### 課題の指示
a. 後遺障害12級についての文章から、「ただし、任意保険基準に関して」で始まり「への慰謝料は290万円です。」で終わる部分を書き写してください。
b. 後遺障害12級についての文章によると、自賠責基準での後遺障害12級の後遺障害慰謝料の相場はいくらですか。

### 読解用の文章
━━━

ただし、任意保険基準に関しては、保険会社によって基準に違いがあり公表もされていないため、相場を示すことは難しくなります。下記では、後遺障害12級で請求できる損害賠償金額の相場について解説します。
弁護士基準
弁護士基準の場合、後遺障害12級における後遺障害慰謝料の相場はおよそ290万円です。加えて、後遺障害による逸失利益などが加算されるため、上限は定められていません。
ちなみに、任意保険の後遺障害慰謝料相場は、一般的に自賠責基準と弁護士基準の中間くらいといわれています。
自賠責基準
自賠責基準における後遺障害12級の後遺障害補償の総額は224万円が上限となっています。そのうち後遺障害慰謝料は93万円が相場です。
後遺障害12級の判例
東京地方裁判所平成22年(ワ)44976号事件
概要:交差点を直進していた際、右折しようとしていた車両が衝突
慰謝料:590万円
※慰謝料の内訳として、入院や通院慰謝料が300万円、後遺障害への慰謝料は290万円です。
後遺障害11級の認定してもらうための重要な6つの書類
後遺障害12級の認定は、加害者側の自賠責保険会社に対して申請し、申請後は提出書類を元に損害保険料率算出機構によって厳正なる審査が行われることとなります。申請者が自賠責保険会社に対して申請を行う方法としては、次の二つです。

━━━

データセットに含まれる一覧:

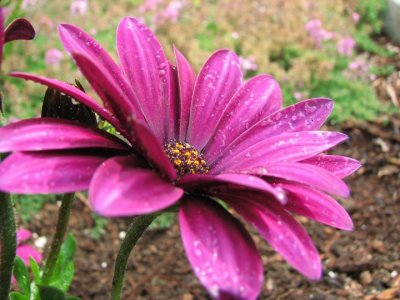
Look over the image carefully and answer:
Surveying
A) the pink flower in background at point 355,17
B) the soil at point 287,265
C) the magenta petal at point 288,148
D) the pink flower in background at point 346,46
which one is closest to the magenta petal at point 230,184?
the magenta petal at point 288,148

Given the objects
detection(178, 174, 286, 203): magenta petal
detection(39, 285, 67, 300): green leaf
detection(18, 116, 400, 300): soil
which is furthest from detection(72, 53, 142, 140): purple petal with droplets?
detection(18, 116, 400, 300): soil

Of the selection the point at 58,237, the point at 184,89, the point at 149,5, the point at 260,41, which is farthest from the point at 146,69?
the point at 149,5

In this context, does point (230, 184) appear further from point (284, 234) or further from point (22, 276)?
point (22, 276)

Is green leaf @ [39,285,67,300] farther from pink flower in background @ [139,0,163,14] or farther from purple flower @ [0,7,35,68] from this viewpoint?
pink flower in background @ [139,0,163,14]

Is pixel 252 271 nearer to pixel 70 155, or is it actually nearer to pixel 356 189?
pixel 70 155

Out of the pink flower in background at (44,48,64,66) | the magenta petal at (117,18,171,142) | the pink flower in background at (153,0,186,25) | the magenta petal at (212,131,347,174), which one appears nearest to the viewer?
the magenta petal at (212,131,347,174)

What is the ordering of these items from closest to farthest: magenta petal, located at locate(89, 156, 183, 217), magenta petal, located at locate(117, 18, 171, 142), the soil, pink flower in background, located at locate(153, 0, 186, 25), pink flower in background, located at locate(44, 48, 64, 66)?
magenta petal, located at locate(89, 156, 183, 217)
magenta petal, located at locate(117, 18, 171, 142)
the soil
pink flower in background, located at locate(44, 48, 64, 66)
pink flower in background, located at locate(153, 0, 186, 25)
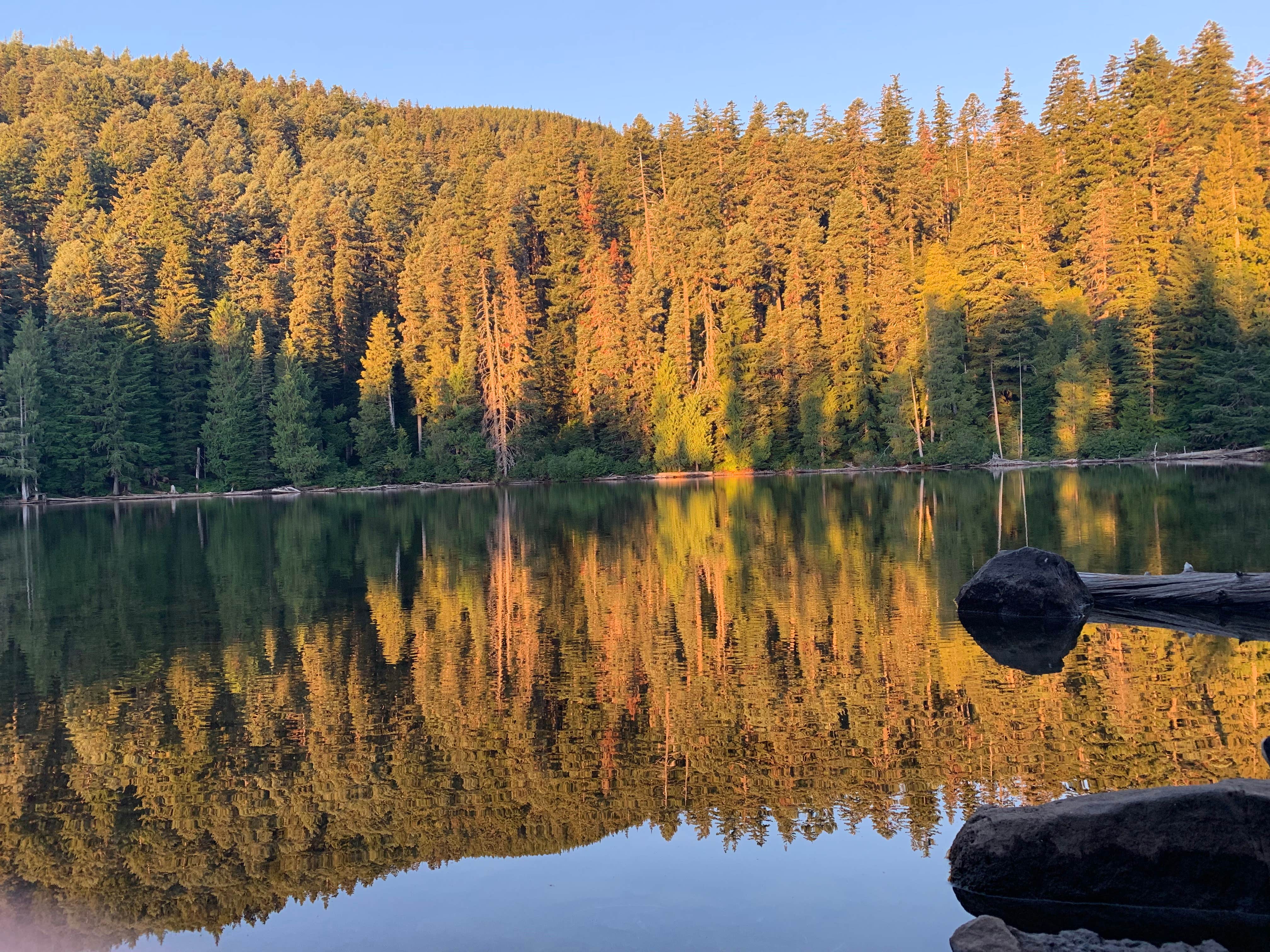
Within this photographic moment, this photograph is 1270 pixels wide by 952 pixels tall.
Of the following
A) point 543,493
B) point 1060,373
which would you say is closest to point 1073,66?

━━━

### 各課題の解答
a.
ただし、任意保険基準に関しては、保険会社によって基準に違いがあり公表もされていないため、相場を示すことは難しくなります。下記では、後遺障害12級で請求できる損害賠償金額の相場について解説します。
弁護士基準
弁護士基準の場合、後遺障害12級における後遺障害慰謝料の相場はおよそ290万円です。加えて、後遺障害による逸失利益などが加算されるため、上限は定められていません。
ちなみに、任意保険の後遺障害慰謝料相場は、一般的に自賠責基準と弁護士基準の中間くらいといわれています。
自賠責基準
自賠責基準における後遺障害12級の後遺障害補償の総額は224万円が上限となっています。そのうち後遺障害慰謝料は93万円が相場です。
後遺障害12級の判例
東京地方裁判所平成22年(ワ)44976号事件
概要:交差点を直進していた際、右折しようとしていた車両が衝突
慰謝料:590万円
※慰謝料の内訳として、入院や通院慰謝料が300万円、後遺障害への慰謝料は290万円です。

b. 自賠責基準での後遺障害12級の後遺障害慰謝料の相場は93万円です。